With the authorities in Indonesia planning to introduce a Bahasa Indonesia test in 2015 (an issue this blog has been following closely), I have been reminded of my own early days in Indonesia and my struggle to understand and speak Indonesian. As a result, I have decided to devote one blog post a week to issues facing Bahasa Indonesia learners. The main aim will be to help people avoid some of the pitfalls that I met in picking up the language. Obviously the intended reader is someone who is living in Indonesia and has only a basic command of the language. I do not profess to be an “expert” in this language but I can read Indonesian newspapers without reaching for the dictionary and I understand the great majority of spoken Indonesian.
What Is Bahasa Gaul?
One of the first issues that people will encounter in learning Indonesian (and this will apply especially to people living in Jakarta) is the influence of so-called Bahasa Gaul, which is a slangy or informal version of Indonesian. The name Bahasa Gaul first took root in the late 1990s apparently, and its influence has spread rapidly thanks to urbanization, mass media and the influence of the Internet. It is especially popular with young people, and many of them use it to appear cool or trendy. However, this is one aspect of this Bahasa Gaul which is not always mentioned, and that is the fact the many ‘gaul’ words are actually borrow words from the Betawi dialect. The Betawi dialect takes its name from the old Dutch name for Jakarta, Batavia. Jakarta is a polyglot city with people from all over the country arriving in search of money and success, and the Betawi are now only a minority in Jakarta but their dialect has had a disproportionately large influence on the evolution of Bahasa Gaul.
Recognizing the difference between formal Indonesian and Bahasa Gaul takes time, and it adds another level of complexity to developing Indonesian fluency. As a general rule of thumb, Bahasa Gaul is ‘the language of the streets’, and formal Indonesian is what you hear in offices, schools, government buildings and during news broadcasts. If you intend to seriously try and learn the language it is something you will need to negotiate.
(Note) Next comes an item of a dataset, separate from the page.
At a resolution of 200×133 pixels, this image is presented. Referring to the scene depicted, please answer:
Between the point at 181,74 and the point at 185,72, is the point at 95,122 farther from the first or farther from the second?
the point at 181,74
Bahasa Gaul Variant Spelling: ‘a’ becomes ‘e’
Many Bahasa Indonesia words have variant spellings in Bahasa Gaul (street Indonesian). These can throw you at first, but they tend to follow several basic rules. One of the most common is that the letter ‘a’ is often replaced with the letter ‘e’, which is variously attributed to Javanese or Betawi influence. For example:
benar … bener (right)
segar … seger (fresh)
malas … males (lazy)
bosan … bosen (bored)
cakap … cakep (cute/attractive)
pintar … pinter (smart)
The thing to notice about these words is that the a~e transformation usually happens in adjectives and it is the second syllable in which the transformation takes place. Obviously, the alteration affects both spelling and pronunciation.
Bahasa Gaul Variant Spellings: ‘kan’ becomes ‘in’
Another important one you will encounter is switching the verb suffix -kan for -in. This one is borrowed from Betawi but has now become very common in Bahasa Gaul, especially in Jakarta. There is no change in meaning, but the spelling can cause confusion at first.
membersihkan … membersihin (to clean)
membetulkan … membetulin (to correct)
menggambarkan .. menggambarin (to draw / describe /depict)
In addition, people may also leave off the meng- prefix altogether in either Indonesian or Bahasa Gaul, but that is an issue for another installment.